What do most young people worry about? University, travelling, drinking and parties? What most young people don’t think enough about is long term financial planning and being financially responsible. A survey by the National Financial Educators Council found that 51% of respondents between 18 and 24 believed money management would be the high school course that would benefit them the most (Financial Literacy Statistics, Data and Results, n.d.).
Why should people care though?
Well, there are two main reasons that it is never too early have have a financial plan:
- The younger you start saving, the more the effect of compounding interest helps.
- Generation Y is facing some of the most challenging financial times in history. Wages are stagnating and housing prices are at an all-time high, among other things.

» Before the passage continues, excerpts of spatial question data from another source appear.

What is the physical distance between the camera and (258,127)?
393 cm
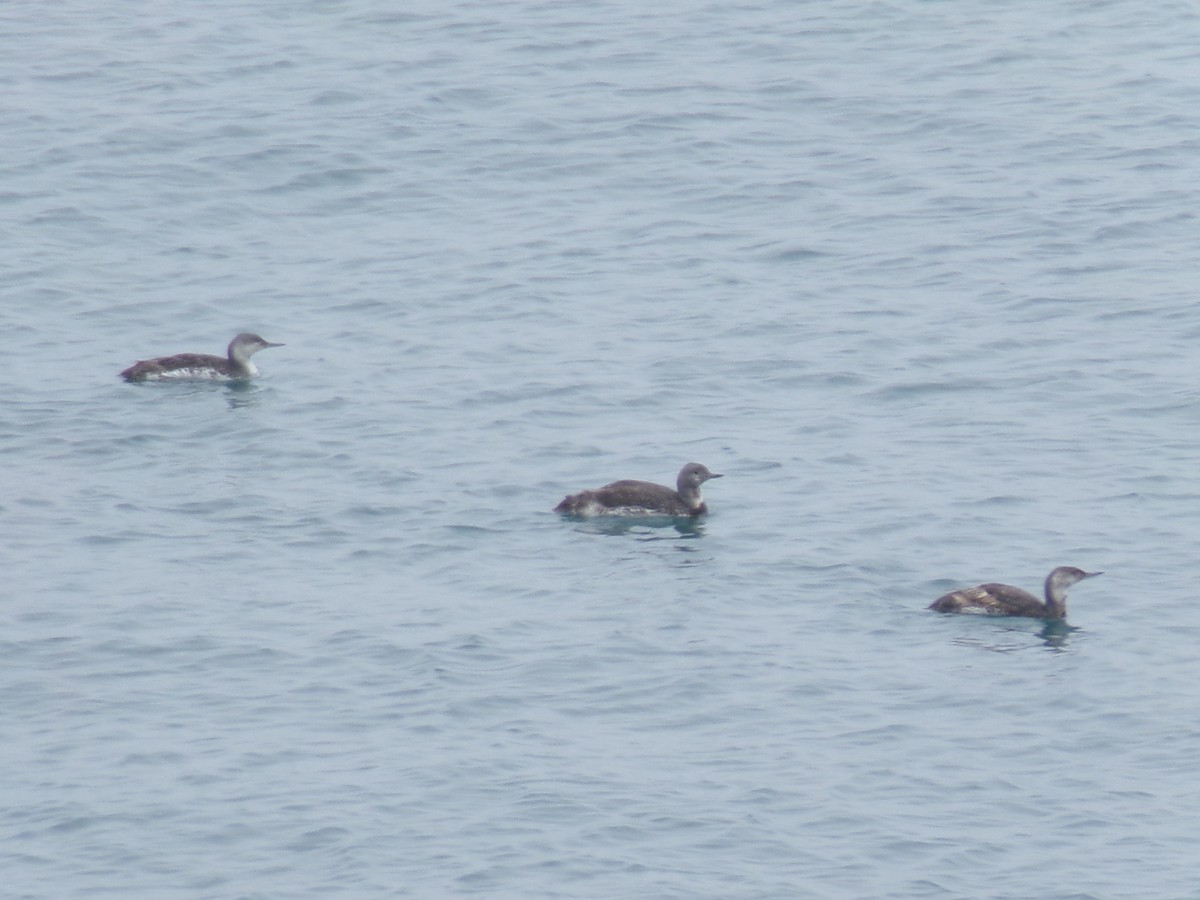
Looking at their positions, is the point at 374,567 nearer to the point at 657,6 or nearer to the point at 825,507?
the point at 825,507

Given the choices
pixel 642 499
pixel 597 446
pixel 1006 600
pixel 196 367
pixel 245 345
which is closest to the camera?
pixel 1006 600

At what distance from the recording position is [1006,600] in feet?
66.6

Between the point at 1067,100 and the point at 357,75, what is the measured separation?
10.8m

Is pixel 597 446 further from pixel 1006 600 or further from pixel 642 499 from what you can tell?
pixel 1006 600

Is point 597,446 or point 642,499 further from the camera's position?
point 597,446

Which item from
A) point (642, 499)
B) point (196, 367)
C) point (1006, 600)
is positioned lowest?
point (1006, 600)

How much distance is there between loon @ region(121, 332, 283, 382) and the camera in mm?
26547

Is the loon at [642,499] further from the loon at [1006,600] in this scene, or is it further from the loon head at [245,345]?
the loon head at [245,345]

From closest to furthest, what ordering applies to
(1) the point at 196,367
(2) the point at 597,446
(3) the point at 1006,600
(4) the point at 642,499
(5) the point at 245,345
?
(3) the point at 1006,600 → (4) the point at 642,499 → (2) the point at 597,446 → (1) the point at 196,367 → (5) the point at 245,345

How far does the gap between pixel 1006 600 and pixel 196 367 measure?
10.2 m

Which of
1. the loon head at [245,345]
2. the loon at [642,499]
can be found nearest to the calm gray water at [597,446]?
the loon at [642,499]

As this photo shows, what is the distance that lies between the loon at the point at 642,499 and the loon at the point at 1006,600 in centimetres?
334

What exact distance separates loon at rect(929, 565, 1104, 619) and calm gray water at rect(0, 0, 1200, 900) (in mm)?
228

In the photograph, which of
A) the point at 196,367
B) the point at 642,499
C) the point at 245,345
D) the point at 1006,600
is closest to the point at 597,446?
the point at 642,499
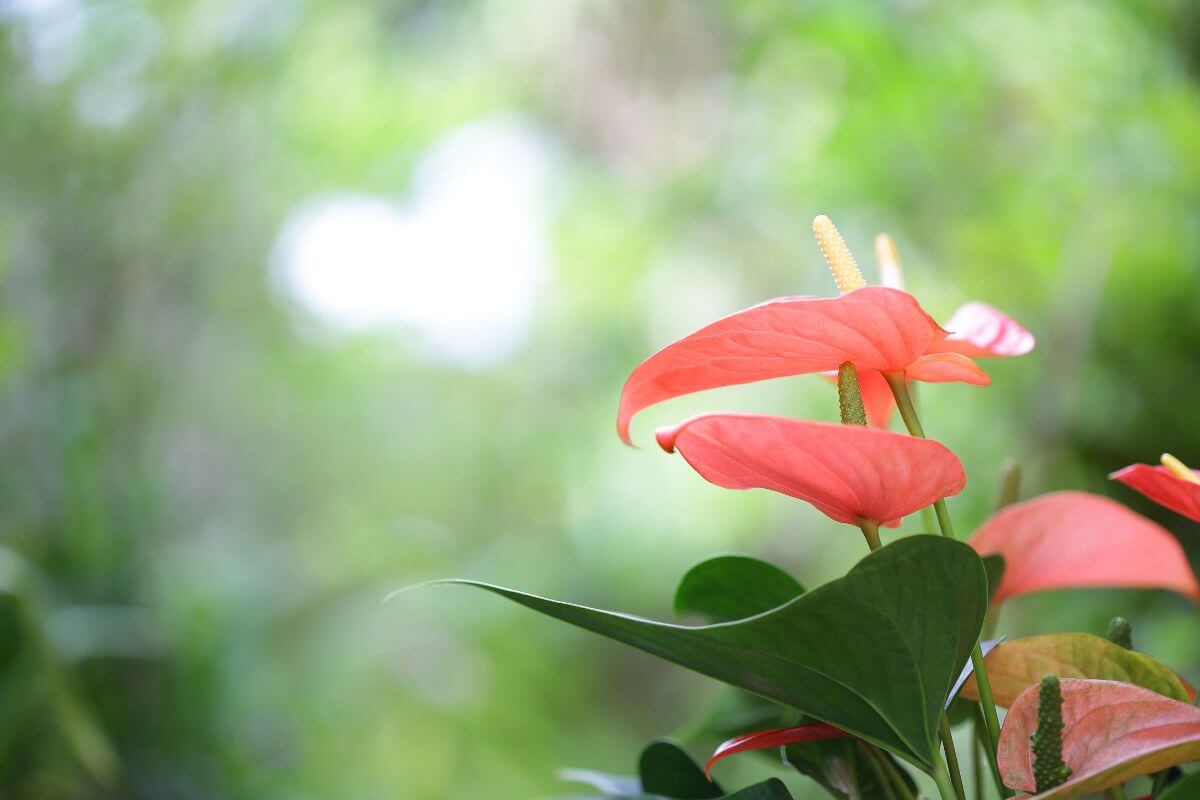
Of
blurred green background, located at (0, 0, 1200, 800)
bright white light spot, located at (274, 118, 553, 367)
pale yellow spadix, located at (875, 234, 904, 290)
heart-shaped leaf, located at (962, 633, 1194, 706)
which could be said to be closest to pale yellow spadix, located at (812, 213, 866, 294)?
pale yellow spadix, located at (875, 234, 904, 290)

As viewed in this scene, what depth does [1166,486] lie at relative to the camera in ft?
0.80

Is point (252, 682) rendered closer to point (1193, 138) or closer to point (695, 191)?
point (695, 191)

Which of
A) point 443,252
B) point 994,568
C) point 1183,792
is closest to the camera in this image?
point 1183,792

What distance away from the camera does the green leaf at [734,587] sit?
0.90 ft

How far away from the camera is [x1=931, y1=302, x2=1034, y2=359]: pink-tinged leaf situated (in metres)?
0.25

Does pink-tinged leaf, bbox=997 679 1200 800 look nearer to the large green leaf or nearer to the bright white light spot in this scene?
the large green leaf

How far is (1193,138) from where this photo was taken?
0.83 m

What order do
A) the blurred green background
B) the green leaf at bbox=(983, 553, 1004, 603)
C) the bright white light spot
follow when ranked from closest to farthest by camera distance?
1. the green leaf at bbox=(983, 553, 1004, 603)
2. the blurred green background
3. the bright white light spot

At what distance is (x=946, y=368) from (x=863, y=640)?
0.08 meters

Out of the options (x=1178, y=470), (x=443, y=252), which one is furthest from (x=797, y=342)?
(x=443, y=252)

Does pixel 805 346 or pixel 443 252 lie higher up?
pixel 443 252

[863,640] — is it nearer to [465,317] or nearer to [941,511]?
[941,511]

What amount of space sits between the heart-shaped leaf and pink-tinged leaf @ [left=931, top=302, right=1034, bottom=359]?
84mm

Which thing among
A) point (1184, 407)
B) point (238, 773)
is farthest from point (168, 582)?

The earlier you start saving, the bigger the advantage you get from the effect of compounding interest. Every year you have savings, the longer those savings can be works for you (and those earning work for you).
The graph below shows the savings of three people saving money, with all three people saving $100 a month at 6% interest. The difference between the individuals starting at 25 vs 35 is over $100 000 when they reach retirement age! The difference between 20 vs 25 is over $80,000.
As you can see, the earlier you can start saving, the more you can take advantage of the exponential nature of compounding interest.
Young Australians face trying to buy a property when we have some of the highest housing prices in the world. The 2016 Demographia Housing Affordability Survey found that in cities with over 1 million people, house prices were 6.4 times higher than median household income, as opposed to 3.7 in the US and 4.6 in the UK. Sydney has housing prices 12.2 times higher than median household income (Scutt, 2016).
It is hard to imagine how people would be able to buy a house if they don’t start saving young and have a clear financial plan. This is coupled with the fact that wage growth is at 0.5%, the slowest since the ABS started keeping track of it in 1998. (Letts, 2016)
There is no demographic which stands to benefit more from financial planning with a financial planner than today’s Gen Y and Z.
Financial planning can’t guarantee financial success and freedom, but it can certainly help you.